Kofferradio statt Smartphone und Spotify
Helmster erinnert sich an Radtour in den 60ern: Radio mit Dynamo-Antrieb
(jd). "Wellenrauschen statt Radio Luxemburg": So war der Artikel betitelt, in dem der Stader WOCHENBLATT-Redaktionsleiter Jörg Dammann in der vergangenen Samstags-Ausgabe an die gute alte Zeit des analogen Radios erinnert hatte. In seiner Jugendzeit war an Internet-Surfen noch nicht zu denken. Stattdessen ging es mit dem großen Drehknopf auf Sendersuche quer durch die Kanäle von Mittel- und Kurzwelle.
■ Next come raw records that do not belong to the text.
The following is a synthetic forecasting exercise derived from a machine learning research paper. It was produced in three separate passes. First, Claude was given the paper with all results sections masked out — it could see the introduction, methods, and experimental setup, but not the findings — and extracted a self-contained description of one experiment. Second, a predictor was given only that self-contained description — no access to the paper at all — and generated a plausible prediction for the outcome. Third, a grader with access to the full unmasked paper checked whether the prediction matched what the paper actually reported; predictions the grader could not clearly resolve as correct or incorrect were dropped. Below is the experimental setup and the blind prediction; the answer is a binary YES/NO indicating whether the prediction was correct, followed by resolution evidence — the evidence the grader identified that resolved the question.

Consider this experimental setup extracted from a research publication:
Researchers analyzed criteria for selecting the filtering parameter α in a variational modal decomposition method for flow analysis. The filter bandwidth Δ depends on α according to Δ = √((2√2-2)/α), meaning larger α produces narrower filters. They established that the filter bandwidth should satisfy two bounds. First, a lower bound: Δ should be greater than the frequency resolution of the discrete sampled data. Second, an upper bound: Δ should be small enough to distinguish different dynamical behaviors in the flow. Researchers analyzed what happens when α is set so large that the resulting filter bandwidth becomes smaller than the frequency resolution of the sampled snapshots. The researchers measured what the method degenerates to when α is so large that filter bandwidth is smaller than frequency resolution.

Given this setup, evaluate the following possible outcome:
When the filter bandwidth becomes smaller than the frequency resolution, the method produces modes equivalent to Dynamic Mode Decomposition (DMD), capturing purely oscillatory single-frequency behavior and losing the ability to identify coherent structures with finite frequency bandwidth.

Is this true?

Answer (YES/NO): NO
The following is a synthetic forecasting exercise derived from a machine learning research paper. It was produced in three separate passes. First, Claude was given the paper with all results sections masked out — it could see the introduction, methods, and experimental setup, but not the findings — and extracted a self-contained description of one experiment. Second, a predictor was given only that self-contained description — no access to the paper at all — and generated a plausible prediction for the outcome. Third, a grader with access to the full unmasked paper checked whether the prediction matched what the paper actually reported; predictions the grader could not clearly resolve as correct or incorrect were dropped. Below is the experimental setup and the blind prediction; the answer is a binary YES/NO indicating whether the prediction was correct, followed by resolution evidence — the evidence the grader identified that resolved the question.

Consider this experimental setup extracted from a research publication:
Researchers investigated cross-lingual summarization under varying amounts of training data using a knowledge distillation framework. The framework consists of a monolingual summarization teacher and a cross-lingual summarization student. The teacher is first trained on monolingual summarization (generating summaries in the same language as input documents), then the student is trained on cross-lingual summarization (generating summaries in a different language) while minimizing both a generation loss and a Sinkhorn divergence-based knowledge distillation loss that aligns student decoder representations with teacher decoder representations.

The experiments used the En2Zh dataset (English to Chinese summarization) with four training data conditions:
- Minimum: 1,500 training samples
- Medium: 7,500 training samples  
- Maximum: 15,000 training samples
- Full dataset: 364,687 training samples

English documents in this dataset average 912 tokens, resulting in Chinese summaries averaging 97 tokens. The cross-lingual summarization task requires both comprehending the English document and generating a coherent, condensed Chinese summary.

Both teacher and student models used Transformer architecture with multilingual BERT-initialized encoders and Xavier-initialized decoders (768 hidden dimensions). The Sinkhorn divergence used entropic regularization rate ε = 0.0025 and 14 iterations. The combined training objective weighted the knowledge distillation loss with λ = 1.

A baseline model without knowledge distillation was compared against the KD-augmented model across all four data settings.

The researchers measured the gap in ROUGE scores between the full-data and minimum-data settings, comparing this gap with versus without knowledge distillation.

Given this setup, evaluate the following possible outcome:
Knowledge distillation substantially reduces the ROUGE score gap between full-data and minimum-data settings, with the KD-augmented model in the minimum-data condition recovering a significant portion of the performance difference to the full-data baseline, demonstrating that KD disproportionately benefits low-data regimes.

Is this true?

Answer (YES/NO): NO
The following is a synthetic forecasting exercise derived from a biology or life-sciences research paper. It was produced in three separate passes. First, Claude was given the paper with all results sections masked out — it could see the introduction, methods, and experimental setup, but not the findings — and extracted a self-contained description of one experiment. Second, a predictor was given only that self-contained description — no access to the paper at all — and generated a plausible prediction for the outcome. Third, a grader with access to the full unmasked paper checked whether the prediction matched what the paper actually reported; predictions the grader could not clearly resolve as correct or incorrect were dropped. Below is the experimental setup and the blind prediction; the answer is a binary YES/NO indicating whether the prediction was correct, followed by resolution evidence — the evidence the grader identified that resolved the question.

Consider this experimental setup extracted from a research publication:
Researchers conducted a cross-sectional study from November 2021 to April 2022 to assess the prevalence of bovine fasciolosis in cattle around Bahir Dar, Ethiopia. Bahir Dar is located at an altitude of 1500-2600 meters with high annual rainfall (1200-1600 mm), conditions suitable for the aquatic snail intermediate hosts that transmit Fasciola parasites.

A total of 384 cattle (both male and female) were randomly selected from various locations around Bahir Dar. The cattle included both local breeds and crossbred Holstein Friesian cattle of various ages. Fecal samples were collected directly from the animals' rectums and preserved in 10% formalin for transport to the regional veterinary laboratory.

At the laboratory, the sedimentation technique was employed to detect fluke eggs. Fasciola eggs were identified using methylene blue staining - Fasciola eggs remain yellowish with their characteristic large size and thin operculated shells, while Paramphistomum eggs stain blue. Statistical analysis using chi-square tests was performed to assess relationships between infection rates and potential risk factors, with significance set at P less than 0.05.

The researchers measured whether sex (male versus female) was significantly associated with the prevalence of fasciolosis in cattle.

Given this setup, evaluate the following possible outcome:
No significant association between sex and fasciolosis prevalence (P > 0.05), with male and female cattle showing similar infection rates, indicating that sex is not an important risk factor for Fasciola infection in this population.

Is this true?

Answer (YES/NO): YES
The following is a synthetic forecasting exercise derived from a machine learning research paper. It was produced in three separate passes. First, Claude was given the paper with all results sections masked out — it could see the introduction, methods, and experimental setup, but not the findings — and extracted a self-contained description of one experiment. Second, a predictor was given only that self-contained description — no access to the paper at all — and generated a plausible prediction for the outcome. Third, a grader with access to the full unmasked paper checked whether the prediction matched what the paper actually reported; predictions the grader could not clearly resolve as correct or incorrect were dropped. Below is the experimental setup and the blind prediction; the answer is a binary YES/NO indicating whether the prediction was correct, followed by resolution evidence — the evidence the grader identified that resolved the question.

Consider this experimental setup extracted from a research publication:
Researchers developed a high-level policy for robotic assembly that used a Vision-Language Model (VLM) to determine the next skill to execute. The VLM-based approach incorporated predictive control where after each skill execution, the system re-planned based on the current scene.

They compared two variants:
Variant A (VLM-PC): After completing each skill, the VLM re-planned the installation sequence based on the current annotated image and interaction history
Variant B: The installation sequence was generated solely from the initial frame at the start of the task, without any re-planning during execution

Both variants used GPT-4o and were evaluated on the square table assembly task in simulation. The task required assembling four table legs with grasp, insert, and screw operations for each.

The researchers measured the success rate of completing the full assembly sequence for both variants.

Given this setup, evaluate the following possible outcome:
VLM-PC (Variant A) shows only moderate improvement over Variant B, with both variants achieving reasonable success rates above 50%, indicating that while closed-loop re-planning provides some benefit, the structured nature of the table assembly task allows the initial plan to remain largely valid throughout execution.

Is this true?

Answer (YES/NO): NO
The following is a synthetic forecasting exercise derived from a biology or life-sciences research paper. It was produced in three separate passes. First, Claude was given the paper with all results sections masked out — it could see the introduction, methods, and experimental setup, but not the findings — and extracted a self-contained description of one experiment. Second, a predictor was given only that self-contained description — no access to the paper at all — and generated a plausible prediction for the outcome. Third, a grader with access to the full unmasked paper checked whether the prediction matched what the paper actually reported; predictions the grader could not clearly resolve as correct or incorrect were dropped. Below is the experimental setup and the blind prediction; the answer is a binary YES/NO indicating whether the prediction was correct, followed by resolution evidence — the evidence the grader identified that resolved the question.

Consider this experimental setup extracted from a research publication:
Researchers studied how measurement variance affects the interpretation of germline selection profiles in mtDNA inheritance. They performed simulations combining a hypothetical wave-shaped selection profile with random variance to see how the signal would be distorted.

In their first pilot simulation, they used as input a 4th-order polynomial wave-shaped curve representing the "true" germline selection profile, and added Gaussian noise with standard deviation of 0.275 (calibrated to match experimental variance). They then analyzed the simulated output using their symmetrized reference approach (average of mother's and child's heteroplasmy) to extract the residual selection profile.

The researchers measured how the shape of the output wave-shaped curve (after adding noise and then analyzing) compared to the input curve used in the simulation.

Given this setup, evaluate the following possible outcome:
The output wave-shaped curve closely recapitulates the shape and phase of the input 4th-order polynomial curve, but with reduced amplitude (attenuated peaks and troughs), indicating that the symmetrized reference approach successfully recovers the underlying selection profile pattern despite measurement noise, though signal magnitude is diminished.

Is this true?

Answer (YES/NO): YES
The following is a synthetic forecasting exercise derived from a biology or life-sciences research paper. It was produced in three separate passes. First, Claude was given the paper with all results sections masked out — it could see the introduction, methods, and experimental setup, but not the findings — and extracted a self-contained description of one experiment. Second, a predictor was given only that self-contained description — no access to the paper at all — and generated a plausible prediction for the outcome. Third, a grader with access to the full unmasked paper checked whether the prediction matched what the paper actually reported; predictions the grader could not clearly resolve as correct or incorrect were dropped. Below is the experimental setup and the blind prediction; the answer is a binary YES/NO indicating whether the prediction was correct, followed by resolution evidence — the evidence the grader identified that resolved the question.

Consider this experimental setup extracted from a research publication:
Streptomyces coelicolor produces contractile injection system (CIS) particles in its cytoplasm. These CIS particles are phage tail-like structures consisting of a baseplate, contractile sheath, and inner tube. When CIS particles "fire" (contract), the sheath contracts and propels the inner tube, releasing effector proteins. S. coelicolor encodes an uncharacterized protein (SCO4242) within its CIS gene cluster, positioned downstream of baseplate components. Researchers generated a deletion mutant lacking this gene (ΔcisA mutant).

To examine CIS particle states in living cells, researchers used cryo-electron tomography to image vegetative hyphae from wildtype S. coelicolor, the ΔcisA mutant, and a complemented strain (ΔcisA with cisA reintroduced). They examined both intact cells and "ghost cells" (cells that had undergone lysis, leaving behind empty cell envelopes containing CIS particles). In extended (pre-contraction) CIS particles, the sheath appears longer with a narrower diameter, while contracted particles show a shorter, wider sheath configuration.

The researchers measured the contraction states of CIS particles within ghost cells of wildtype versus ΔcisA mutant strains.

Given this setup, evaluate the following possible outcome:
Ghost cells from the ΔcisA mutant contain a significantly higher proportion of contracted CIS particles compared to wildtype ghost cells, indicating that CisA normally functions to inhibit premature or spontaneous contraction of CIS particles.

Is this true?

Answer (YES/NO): NO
Mit dem Artikel war ein Aufruf verbunden: Welche Erlebnisse hatten Sie, liebe Leserinnen und Leser, mit Ihrem Radio aus Jugendzeiten? Es gab einige Einsendungen. Eine kleine Zusammenschau werden wir in der kommenden Samstags-Ausgabe präsentieren. Einen kleinen Vorgeschmack bietet der Bericht von Reiner Klintworth.
Der Rentner aus Helmste erinnert sich an eine Radtour, die er mit seinem Freund Günther aus Stade-Wiepenkathen im Sommer 1967 unternahm. Die beiden 17-Jährigen beschlossen, in den Ferien Schleswig-Holstein mit dem Fahrrad zu erkunden. Praktischerweise besaß der Freund einen Fahrradanhänger, sodass das Gepäck für eine solche große Tour problemlos verstaut werden konnte. Der Anhänger diente aber noch einem anderen Zweck: Er sorgte für die musikalische Unterhaltung.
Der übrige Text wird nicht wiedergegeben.